● WHAT YOU ARE ASKED TO DO
Write out everything from "There will always" down to "reality of teaching." in the text on unmotivated students, with "learners" in place of "students".

*** TEXT ***

What name immediately comes to mind when you hear the phrase unmotivated student?
I’m sure we can all think of at least one! The reason for [almost] appearing in the title is that despite all the research and advances in teaching theory and practice; despite the advances in our understanding of how the brain learns, and regardless of how motivated and passionate you are in the classroom the unmotivated student is here to stay.
There will always be students who despite our best efforts will refuse to engage. It would be nice if there was a magic formula or we could program the students so they would respond according to our wishes but that’s not the reality of teaching.
That being said, there are some things that you can do to create a culture or an atmosphere that encourages the unmotivated student to engage in their learning.
In the previous post we looked at the first way [almost] guaranteed to help motivate unmotivated students which was to interrupt the cycle of failure.
Today we will look at the remaining two (obviously this is not meant to be an exhaustive list):
2. Increase the autonomy of your unmotivated student
Another word for autonomy is choice. Autonomy is the most important principle of intrinsic motivation. The more choice someone has the more engaged they will be. I can remember doing some research on the power of autonomy in student engagement and at the same time had the opportunity to attend the Google Teacher Academy (There is one coming up in New York on the 4th & 5th of October) to become a Google certified teacher. It was there that I learnt about Google’s philosophy of giving their workers more autonomy over their tasks. They called it 20%time. It has been interesting to hear the term start to catch on in the education world.

*** End of TEXT ***
*** RECORDED INFORMATION ***

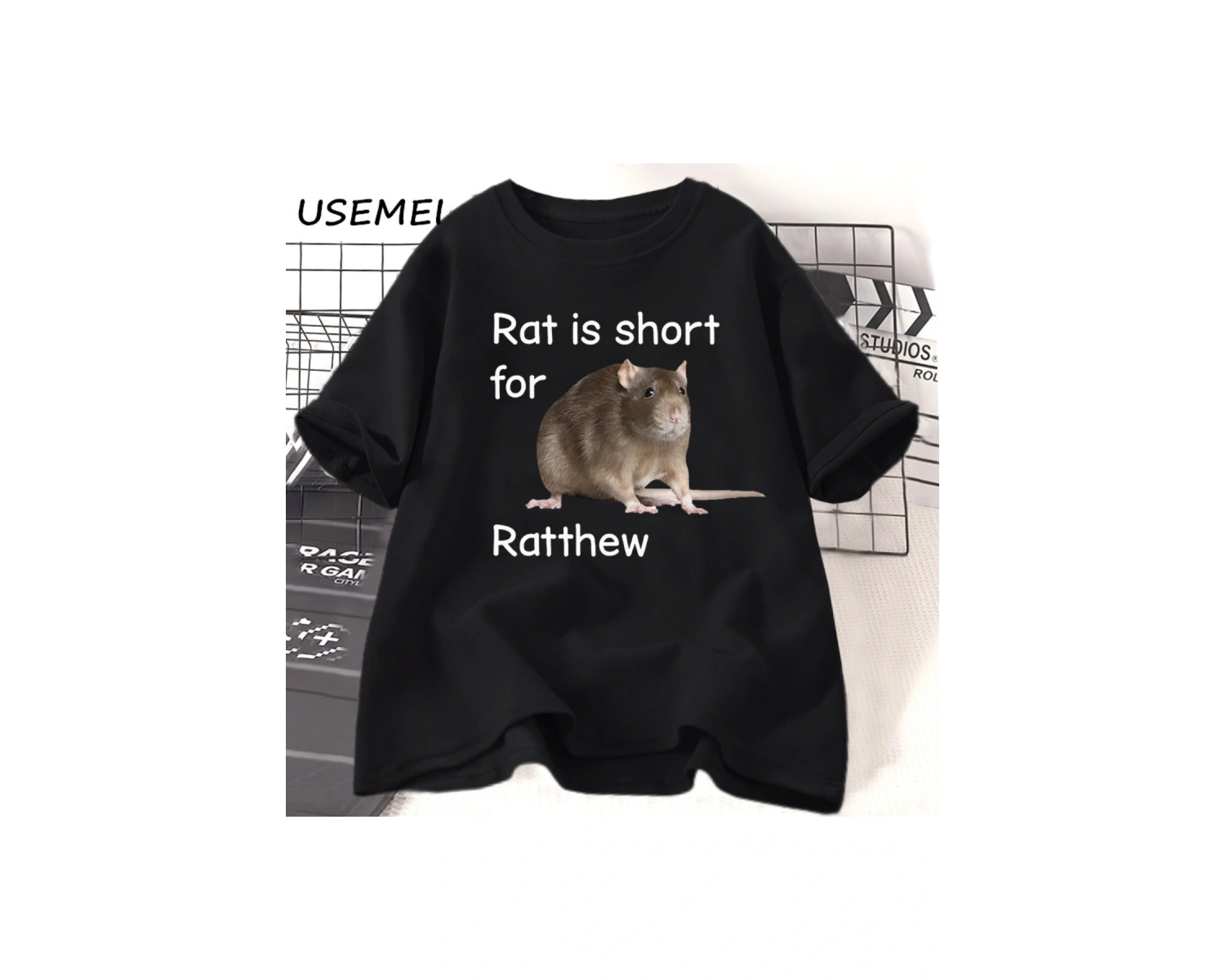 Komik karikatür Pucca çin bebek T-shirt erkekler kadınlar sevimli grafik T Shirt pamuk kısa k 2929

*** End of RECORDED INFORMATION ***

● ANSWER AREA
There will always be learners who despite our best efforts will refuse to engage. It would be nice if there was a magic formula or we could program the learners so they would respond according to our wishes but that’s not the reality of teaching.